From the University Hospitals Case Medical Center, Harrington Heart and Vascular Institute, Cleveland, OH (A.B., J.C.F.); Department of Cardiovascular Medicine, Cleveland Clinic Foundation, Cleveland, OH (A.B.); Department of Biostatistics and Epidemiology (B.F., B.K.) and Penn Cardiovascular Institute (B.F., B.K., E.V., C.O., T.P.C.), Perelman School of Medicine, University of Pennsylvania, Philadelphia; Division of Cardiovascular Medicine, University of Arizona, Tucson (N.K.S.); and Division of Cardiovascular Medicine, University of Utah, Salt Lake City (J.C.F.).
Circulation. 2014 Jun 10;129(23):2380-7. doi: 10.1161/CIRCULATIONAHA.113.006855. Epub 2014 May 5.
We hypothesized that patients with heart failure (HF) who recover left ventricular function (HF-Recovered) have a distinct clinical phenotype, biology, and prognosis compared with patients with HF with reduced ejection fraction (HF-REF) and those with HF with preserved ejection fraction (HF-PEF).

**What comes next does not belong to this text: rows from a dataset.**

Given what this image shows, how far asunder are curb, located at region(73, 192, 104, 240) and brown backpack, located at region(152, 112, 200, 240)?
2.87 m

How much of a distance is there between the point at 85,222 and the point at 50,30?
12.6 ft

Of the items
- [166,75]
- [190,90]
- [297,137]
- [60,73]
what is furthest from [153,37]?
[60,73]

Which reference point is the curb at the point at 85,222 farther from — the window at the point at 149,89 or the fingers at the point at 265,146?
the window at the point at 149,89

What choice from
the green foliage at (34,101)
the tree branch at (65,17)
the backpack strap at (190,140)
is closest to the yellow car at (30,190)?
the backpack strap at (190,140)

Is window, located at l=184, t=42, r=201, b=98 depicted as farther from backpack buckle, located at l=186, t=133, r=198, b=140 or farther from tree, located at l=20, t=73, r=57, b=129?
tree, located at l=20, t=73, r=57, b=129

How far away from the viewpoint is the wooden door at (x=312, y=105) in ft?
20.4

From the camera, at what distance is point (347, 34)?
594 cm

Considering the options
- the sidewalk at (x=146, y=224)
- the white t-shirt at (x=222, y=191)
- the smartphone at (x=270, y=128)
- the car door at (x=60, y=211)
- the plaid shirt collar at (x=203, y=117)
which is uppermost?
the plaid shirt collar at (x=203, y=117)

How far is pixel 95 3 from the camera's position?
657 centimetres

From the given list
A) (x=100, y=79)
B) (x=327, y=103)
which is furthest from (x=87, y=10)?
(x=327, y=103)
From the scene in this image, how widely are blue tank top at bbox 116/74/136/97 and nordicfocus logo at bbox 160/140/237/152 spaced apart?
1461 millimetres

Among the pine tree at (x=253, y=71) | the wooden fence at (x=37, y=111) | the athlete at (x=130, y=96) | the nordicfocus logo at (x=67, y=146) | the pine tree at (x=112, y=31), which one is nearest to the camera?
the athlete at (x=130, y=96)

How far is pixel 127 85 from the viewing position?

The Penn Heart Failure Study (PHFS) is a prospective cohort of 1821 chronic HF patients recruited from tertiary HF clinics. Participants were divided into 3 categories based on echocardiograms: HF-REF if EF was <50%, HF-PEF if EF was consistently ≥50%, and HF-Recovered if EF on enrollment in PHFS was ≥50% but prior EF was <50%. A significant portion of HF-Recovered patients had an abnormal biomarker profile at baseline, including 44% with detectable troponin I, although in comparison, median levels of brain natriuretic factor, soluble fms-like tyrosine kinase receptor-1, troponin I, and creatinine were greater in HF-REF and HF-PEF patients. In unadjusted Cox models over a maximum follow-up of 8.9 years, the hazard ratio for death, transplantation, or ventricular assist device placement in HF-REF patients was 4.1 (95% confidence interval, 2.4-6.8; P<0.001) and in HF-PEF patients was 2.3 (95% confidence interval, 1.2-4.5; P=0.013) compared with HF-Recovered patients. The unadjusted hazard ratio for cardiac hospitalization in HF-REF patients was 2.0 (95% confidence interval, 1.5-2.7; P<0.001) and in HF-PEF patients was 1.3 (95% confidence interval, 0.90-2.0; P=0.15) compared with HF-Recovered patients. Results were similar in adjusted models.
HF-Recovered is associated with a better biomarker profile and event-free survival than HF-REF and HF-PEF. However, these patients still have abnormalities in biomarkers and experience a significant number of HF hospitalizations, suggesting persistent HF risk.
我们假设,与射血分数降低性心力衰竭(HF-REF)和射血分数保留性心力衰竭(HF-PEF)患者相比,左心室功能恢复(HF-Recovered)的心力衰竭患者具有独特的临床表型、生物学特征和预后。
宾州心力衰竭研究(PHFS)是一项前瞻性队列研究,共纳入 1821 例来自三级心力衰竭诊所的慢性心力衰竭患者。根据超声心动图将参与者分为 3 类:EF<50%为 HF-REF;EF 持续≥50%为 HF-PEF;PHFS 纳入时 EF≥50%但之前 EF<50%为 HF-Recovered。HF-Recovered 患者中有相当一部分在基线时存在异常生物标志物谱,包括 44%可检测到肌钙蛋白 I,尽管相比之下,HF-REF 和 HF-PEF 患者的脑利钠肽、可溶性 Fms 样酪氨酸激酶受体-1、肌钙蛋白 I 和肌酐中位数水平更高。在最大 8.9 年的随访中,未经调整的 Cox 模型显示,HF-REF 患者的死亡、移植或心室辅助装置植入风险比为 4.1(95%置信区间,2.4-6.8;P<0.001),HF-PEF 患者为 2.3(95%置信区间,1.2-4.5;P=0.013),而 HF-Recovered 患者为 1.0。HF-REF 患者的心脏住院风险比为 2.0(95%置信区间,1.5-2.7;P<0.001),HF-PEF 患者为 1.3(95%置信区间,0.90-2.0;P=0.15),而 HF-Recovered 患者为 1.0。调整模型的结果相似。
与 HF-REF 和 HF-PEF 相比,HF-Recovered 与更好的生物标志物谱和无事件生存率相关。然而,这些患者的生物标志物仍存在异常,并经历了大量的心力衰竭住院治疗,表明持续存在心力衰竭风险。